▸ ABOUT THIS TASK: Return the data exactly, apart from leaving out the pictures.

*** Block opens ***

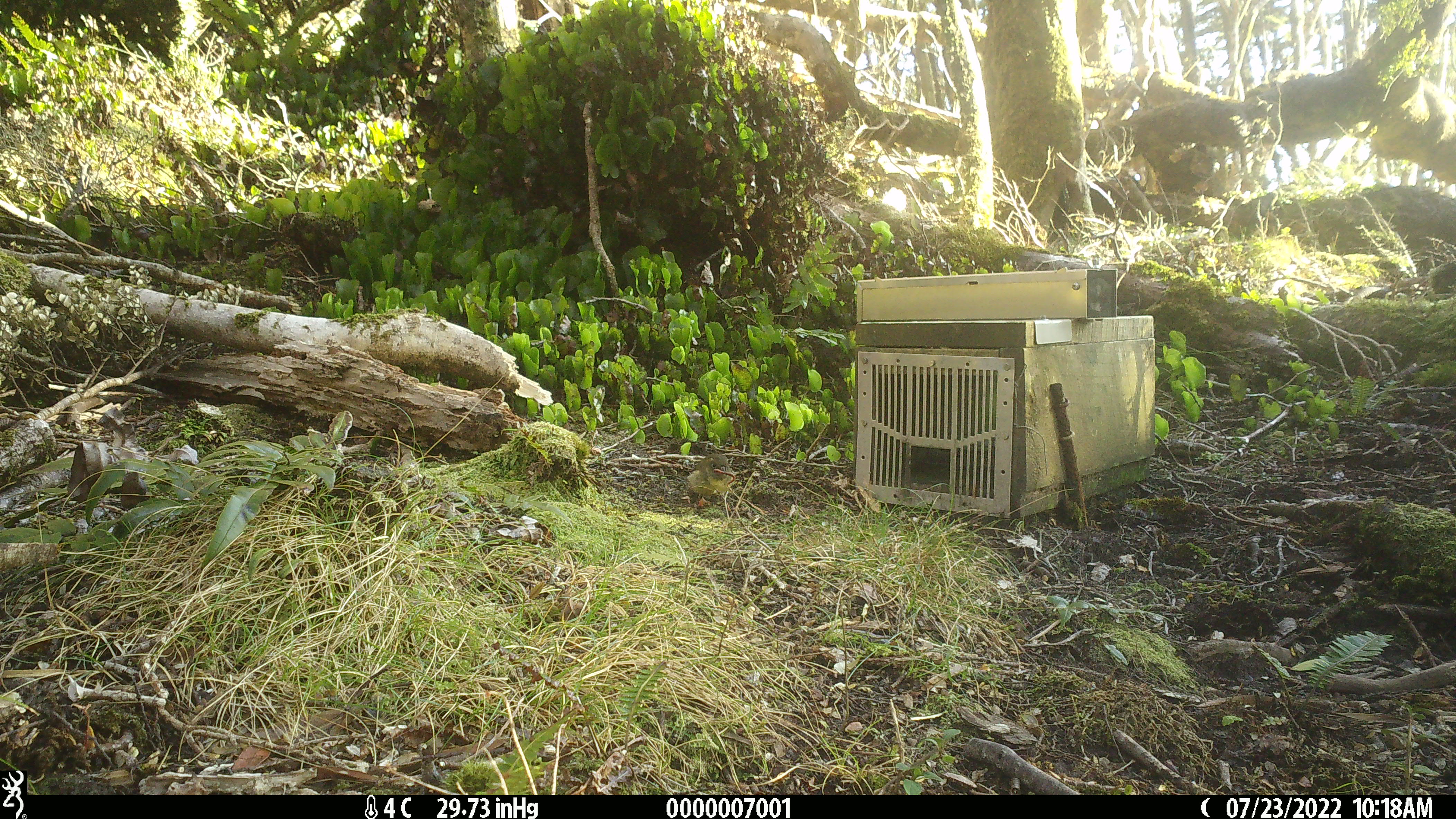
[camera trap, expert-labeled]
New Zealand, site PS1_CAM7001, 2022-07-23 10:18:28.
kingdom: Animalia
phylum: Chordata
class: Aves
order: Passeriformes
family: Petroicidae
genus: Petroica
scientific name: Petroica macrocephala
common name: tomtit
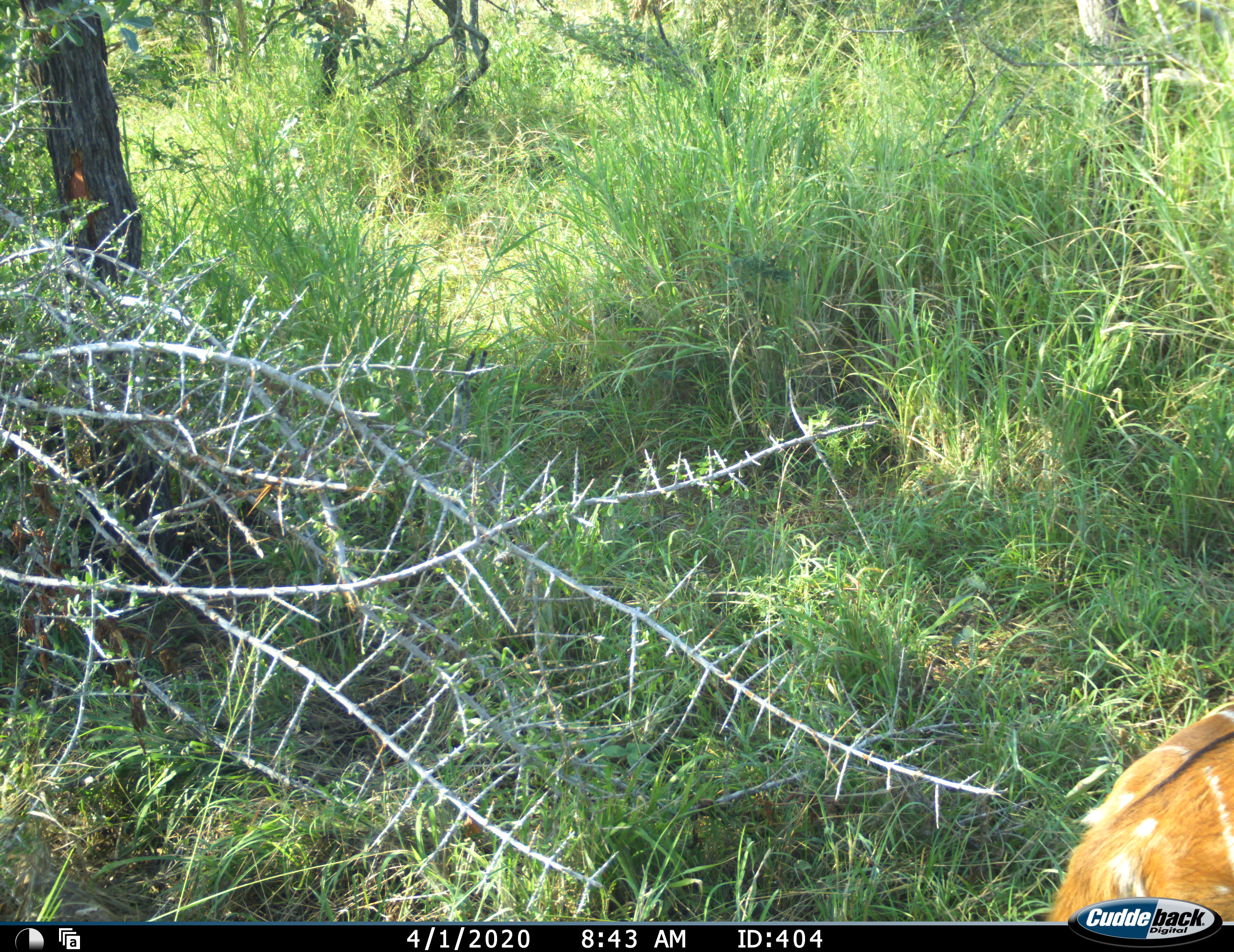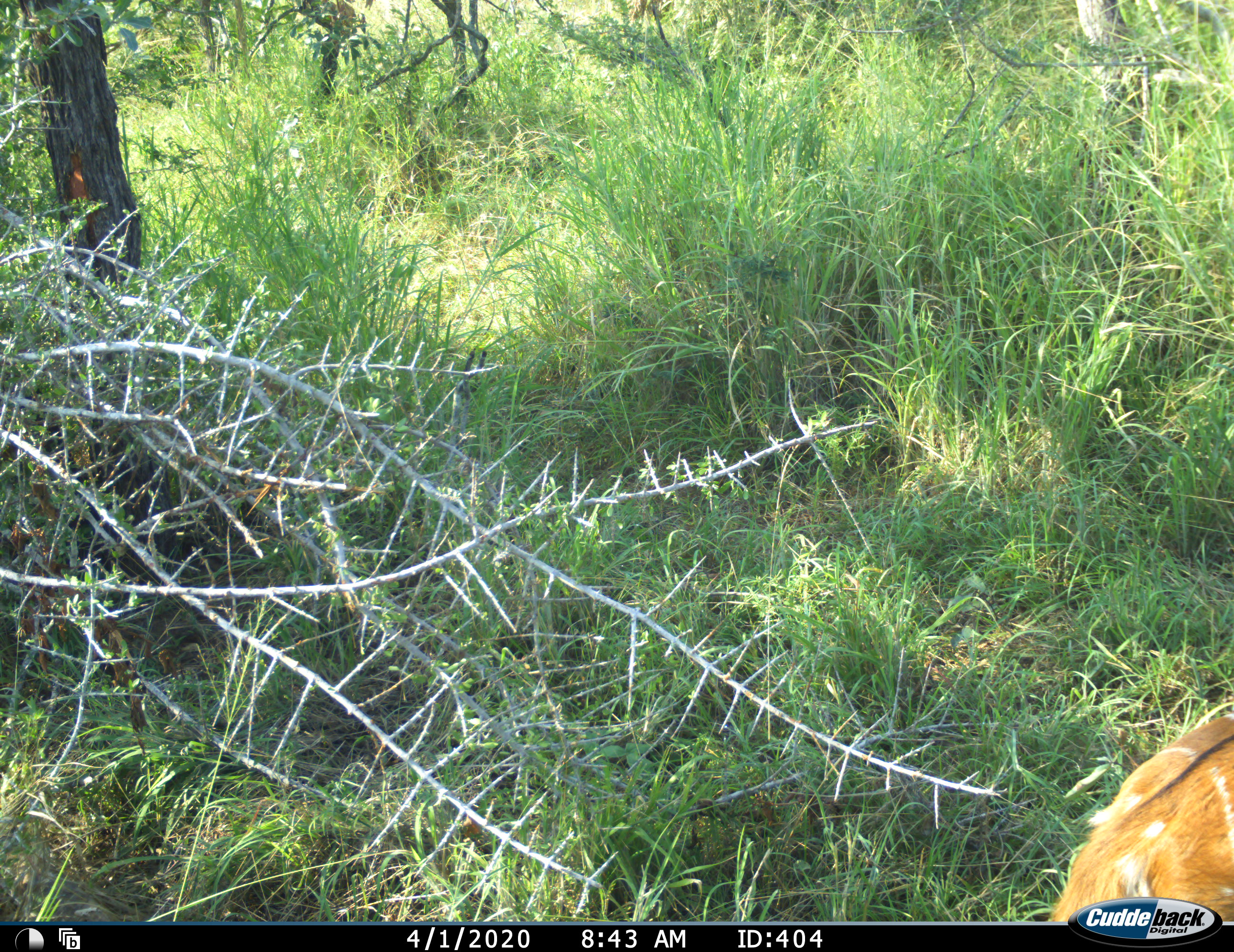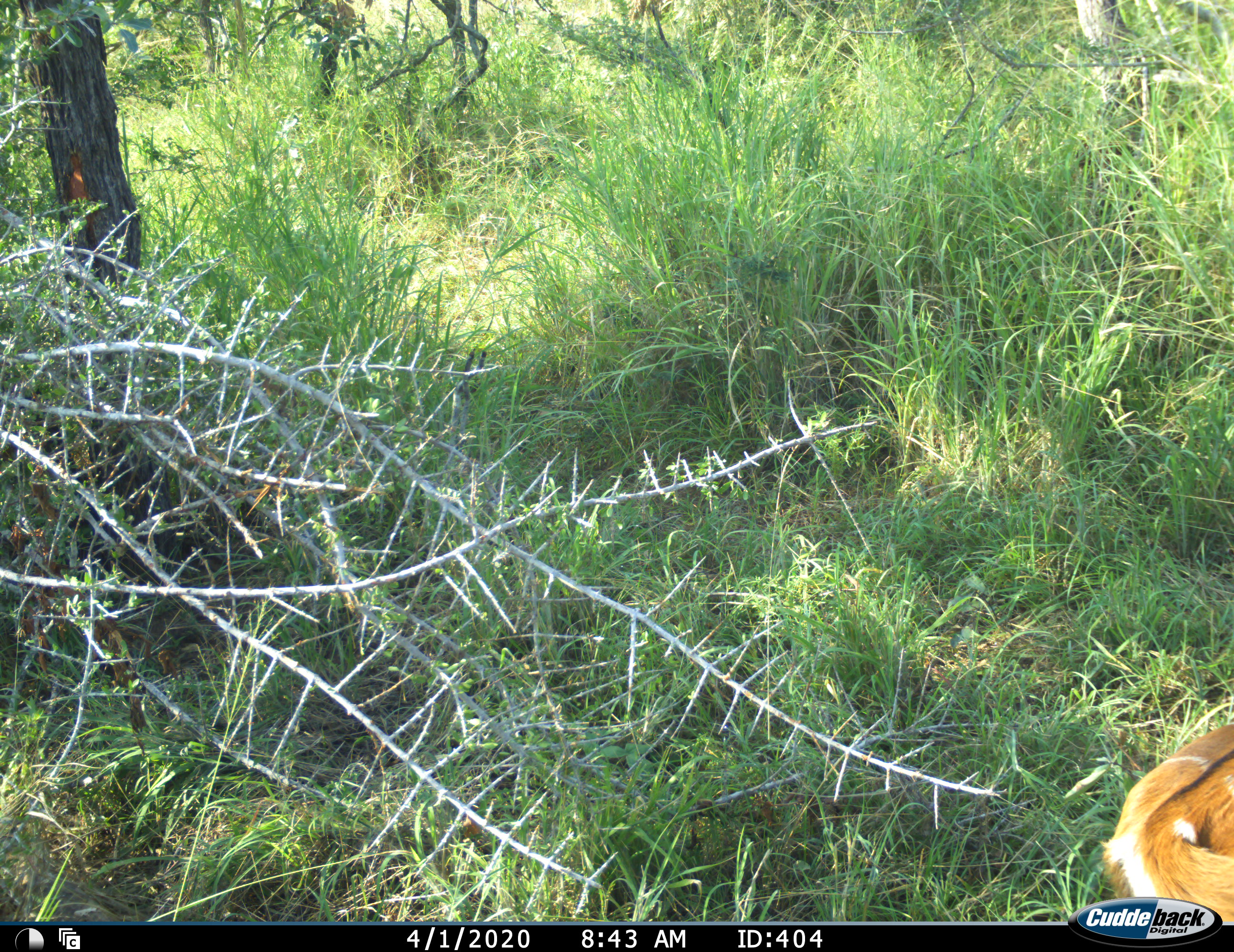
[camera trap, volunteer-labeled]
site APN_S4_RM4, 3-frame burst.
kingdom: Animalia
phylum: Chordata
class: Mammalia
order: Artiodactyla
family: Bovidae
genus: Tragelaphus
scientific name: Tragelaphus angasii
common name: nyala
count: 1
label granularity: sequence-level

*** Block closes ***

▸ ANSWER SECTION:
[camera trap, expert-labeled]
New Zealand, site PS1_CAM7001, 2022-07-23 10:18:28.
kingdom: Animalia
phylum: Chordata
class: Aves
order: Passeriformes
family: Petroicidae
genus: Petroica
scientific name: Petroica macrocephala
common name: tomtit
[camera trap, volunteer-labeled]
site APN_S4_RM4, 3-frame burst.
kingdom: Animalia
phylum: Chordata
class: Mammalia
order: Artiodactyla
family: Bovidae
genus: Tragelaphus
scientific name: Tragelaphus angasii
common name: nyala
count: 1
label granularity: sequence-level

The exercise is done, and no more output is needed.